TASK REQUIREMENTS
Among the lines below, restate word for word only those from the line with "common name: new zealand robin" through the line with "category: unidentified murid", with both end lines kept.

DATA SHOWN
++++
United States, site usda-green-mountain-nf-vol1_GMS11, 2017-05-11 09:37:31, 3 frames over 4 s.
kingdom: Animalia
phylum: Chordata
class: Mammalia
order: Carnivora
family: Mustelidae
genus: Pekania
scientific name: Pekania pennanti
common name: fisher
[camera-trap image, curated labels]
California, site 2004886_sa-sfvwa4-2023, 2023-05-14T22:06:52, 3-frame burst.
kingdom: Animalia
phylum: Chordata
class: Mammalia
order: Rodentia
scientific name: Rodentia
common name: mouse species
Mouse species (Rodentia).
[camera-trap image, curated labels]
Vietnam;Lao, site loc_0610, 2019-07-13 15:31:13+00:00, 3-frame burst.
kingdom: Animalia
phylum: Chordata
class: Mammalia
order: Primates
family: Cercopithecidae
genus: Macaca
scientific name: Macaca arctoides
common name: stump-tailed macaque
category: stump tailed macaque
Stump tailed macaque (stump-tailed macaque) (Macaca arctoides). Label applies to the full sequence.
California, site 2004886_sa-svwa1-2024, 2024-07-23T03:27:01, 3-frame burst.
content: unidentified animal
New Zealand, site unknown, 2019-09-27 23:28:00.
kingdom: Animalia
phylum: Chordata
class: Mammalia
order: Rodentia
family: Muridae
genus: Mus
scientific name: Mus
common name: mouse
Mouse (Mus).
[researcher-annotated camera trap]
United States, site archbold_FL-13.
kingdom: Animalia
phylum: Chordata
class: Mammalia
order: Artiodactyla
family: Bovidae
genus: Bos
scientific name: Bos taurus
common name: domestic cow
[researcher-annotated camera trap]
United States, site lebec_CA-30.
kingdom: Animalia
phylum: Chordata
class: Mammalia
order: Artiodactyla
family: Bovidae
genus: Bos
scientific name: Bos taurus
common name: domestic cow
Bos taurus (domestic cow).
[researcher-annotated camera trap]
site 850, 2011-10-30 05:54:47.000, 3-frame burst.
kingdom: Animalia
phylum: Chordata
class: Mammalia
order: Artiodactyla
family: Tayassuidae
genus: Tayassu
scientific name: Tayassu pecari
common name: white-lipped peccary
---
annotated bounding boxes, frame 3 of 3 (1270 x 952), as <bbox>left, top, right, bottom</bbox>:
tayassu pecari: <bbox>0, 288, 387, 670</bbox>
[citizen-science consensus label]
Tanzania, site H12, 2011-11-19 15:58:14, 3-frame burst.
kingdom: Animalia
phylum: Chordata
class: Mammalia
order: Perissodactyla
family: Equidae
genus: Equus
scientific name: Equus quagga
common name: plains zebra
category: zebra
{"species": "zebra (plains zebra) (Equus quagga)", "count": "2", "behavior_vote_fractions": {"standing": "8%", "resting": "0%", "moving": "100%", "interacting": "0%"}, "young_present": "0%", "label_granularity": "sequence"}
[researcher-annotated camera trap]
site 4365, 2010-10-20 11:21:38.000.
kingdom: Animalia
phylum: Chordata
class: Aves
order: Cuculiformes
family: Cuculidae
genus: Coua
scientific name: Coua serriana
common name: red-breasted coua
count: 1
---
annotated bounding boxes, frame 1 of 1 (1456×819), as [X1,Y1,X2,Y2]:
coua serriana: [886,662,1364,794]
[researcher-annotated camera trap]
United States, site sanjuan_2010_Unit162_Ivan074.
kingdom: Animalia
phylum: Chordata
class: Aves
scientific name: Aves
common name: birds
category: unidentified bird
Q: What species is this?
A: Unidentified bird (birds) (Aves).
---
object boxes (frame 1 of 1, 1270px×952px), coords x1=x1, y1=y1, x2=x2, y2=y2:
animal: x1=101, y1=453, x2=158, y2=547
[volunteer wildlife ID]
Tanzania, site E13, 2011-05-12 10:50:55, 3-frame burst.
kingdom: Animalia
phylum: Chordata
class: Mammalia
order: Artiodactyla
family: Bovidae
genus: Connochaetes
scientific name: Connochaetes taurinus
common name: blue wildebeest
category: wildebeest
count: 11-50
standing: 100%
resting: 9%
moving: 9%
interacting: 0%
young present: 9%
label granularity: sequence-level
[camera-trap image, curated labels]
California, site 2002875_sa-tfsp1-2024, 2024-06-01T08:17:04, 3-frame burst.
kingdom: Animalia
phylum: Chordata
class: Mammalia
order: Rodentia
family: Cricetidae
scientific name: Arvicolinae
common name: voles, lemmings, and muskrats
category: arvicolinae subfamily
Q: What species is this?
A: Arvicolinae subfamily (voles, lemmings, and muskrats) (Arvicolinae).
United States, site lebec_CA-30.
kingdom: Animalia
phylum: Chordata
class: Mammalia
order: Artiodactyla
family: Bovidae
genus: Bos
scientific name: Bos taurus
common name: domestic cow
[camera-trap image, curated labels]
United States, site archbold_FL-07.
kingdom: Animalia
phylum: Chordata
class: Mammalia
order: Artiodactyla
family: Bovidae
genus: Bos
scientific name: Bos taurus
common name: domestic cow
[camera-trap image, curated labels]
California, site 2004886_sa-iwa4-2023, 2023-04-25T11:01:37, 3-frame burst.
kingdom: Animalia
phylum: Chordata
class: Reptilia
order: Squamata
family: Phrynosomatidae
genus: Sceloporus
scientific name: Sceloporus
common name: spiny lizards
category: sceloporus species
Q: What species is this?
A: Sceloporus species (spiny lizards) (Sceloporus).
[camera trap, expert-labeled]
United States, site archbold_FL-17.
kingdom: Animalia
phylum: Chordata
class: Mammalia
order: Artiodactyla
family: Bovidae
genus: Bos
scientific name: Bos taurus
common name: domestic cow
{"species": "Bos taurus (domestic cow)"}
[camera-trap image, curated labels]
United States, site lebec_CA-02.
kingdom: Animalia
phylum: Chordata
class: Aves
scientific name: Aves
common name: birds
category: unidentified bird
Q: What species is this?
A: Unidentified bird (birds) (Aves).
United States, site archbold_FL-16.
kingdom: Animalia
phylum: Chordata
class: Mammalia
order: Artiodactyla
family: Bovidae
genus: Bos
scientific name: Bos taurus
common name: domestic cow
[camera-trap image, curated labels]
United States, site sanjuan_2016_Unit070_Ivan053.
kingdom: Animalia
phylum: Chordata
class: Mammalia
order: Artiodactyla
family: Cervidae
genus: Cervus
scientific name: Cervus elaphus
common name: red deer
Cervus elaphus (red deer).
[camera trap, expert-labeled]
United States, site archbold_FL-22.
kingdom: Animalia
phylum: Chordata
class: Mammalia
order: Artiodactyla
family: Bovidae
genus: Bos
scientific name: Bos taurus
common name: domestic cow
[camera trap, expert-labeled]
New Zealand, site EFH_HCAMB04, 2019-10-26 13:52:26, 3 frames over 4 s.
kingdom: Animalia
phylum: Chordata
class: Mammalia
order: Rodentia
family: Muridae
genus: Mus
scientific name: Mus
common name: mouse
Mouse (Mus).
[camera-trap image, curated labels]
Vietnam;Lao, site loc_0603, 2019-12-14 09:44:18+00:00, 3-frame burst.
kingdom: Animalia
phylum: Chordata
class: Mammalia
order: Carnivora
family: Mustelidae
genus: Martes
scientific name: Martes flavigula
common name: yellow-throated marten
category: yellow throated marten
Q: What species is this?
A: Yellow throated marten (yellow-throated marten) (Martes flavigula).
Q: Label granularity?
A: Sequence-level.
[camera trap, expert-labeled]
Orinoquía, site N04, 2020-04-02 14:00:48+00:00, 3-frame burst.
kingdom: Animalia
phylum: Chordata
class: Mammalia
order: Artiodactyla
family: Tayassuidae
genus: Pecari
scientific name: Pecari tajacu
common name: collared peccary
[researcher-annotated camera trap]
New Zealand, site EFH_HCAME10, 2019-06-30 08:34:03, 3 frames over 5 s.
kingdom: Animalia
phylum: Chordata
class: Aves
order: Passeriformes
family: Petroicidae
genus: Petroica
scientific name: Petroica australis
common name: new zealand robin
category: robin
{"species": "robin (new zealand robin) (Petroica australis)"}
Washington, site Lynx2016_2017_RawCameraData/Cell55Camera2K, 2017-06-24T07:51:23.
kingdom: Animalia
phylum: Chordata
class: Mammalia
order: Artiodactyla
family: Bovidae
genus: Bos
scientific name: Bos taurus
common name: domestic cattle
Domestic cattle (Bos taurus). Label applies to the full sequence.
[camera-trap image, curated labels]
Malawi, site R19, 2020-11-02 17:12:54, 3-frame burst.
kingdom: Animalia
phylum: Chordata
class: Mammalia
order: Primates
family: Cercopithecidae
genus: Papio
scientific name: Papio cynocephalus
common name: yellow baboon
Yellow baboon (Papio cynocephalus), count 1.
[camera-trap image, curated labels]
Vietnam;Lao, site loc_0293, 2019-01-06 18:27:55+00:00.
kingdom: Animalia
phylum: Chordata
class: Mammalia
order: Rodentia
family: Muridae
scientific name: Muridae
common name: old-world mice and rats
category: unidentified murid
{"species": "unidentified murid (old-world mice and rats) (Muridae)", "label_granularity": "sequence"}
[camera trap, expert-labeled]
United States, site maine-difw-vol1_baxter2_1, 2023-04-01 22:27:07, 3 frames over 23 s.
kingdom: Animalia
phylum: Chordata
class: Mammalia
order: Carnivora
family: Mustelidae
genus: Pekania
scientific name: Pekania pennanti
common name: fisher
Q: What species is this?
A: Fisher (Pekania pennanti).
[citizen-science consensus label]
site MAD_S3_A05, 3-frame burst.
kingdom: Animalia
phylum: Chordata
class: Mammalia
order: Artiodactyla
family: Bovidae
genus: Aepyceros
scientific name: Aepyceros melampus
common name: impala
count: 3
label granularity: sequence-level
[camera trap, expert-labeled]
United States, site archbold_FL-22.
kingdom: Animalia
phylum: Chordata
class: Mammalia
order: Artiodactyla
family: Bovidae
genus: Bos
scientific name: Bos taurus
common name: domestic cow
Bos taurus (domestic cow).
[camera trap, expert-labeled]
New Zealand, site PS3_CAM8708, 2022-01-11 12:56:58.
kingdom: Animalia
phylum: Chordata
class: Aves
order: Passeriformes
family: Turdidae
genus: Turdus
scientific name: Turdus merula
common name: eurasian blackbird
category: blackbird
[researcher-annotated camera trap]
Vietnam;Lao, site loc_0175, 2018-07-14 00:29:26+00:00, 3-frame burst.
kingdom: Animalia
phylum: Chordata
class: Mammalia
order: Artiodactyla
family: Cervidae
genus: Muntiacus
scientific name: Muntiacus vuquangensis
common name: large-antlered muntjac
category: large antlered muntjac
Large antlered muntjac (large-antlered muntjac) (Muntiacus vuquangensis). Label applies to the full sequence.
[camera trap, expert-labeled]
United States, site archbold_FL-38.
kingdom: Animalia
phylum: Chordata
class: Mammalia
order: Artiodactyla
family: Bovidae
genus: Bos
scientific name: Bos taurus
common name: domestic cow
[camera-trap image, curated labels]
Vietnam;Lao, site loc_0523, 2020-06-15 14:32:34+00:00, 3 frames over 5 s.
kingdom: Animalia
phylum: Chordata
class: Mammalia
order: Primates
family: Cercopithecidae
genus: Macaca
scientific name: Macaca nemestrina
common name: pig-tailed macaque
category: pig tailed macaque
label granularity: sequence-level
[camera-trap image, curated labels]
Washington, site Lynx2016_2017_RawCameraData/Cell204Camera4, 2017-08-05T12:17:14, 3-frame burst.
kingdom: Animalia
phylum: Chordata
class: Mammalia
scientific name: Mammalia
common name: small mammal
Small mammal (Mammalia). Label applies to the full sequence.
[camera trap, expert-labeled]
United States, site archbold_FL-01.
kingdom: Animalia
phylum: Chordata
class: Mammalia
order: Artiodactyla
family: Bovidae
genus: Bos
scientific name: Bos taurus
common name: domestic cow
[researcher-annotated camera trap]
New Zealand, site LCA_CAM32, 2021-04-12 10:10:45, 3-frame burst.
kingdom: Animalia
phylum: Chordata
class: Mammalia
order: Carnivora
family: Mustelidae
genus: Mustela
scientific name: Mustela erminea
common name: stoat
++++
ANSWER SPACE
common name: new zealand robin
category: robin
{"species": "robin (new zealand robin) (Petroica australis)"}
Washington, site Lynx2016_2017_RawCameraData/Cell55Camera2K, 2017-06-24T07:51:23.
kingdom: Animalia
phylum: Chordata
class: Mammalia
order: Artiodactyla
family: Bovidae
genus: Bos
scientific name: Bos taurus
common name: domestic cattle
Domestic cattle (Bos taurus). Label applies to the full sequence.
[camera-trap image, curated labels]
Malawi, site R19, 2020-11-02 17:12:54, 3-frame burst.
kingdom: Animalia
phylum: Chordata
class: Mammalia
order: Primates
family: Cercopithecidae
genus: Papio
scientific name: Papio cynocephalus
common name: yellow baboon
Yellow baboon (Papio cynocephalus), count 1.
[camera-trap image, curated labels]
Vietnam;Lao, site loc_0293, 2019-01-06 18:27:55+00:00.
kingdom: Animalia
phylum: Chordata
class: Mammalia
order: Rodentia
family: Muridae
scientific name: Muridae
common name: old-world mice and rats
category: unidentified murid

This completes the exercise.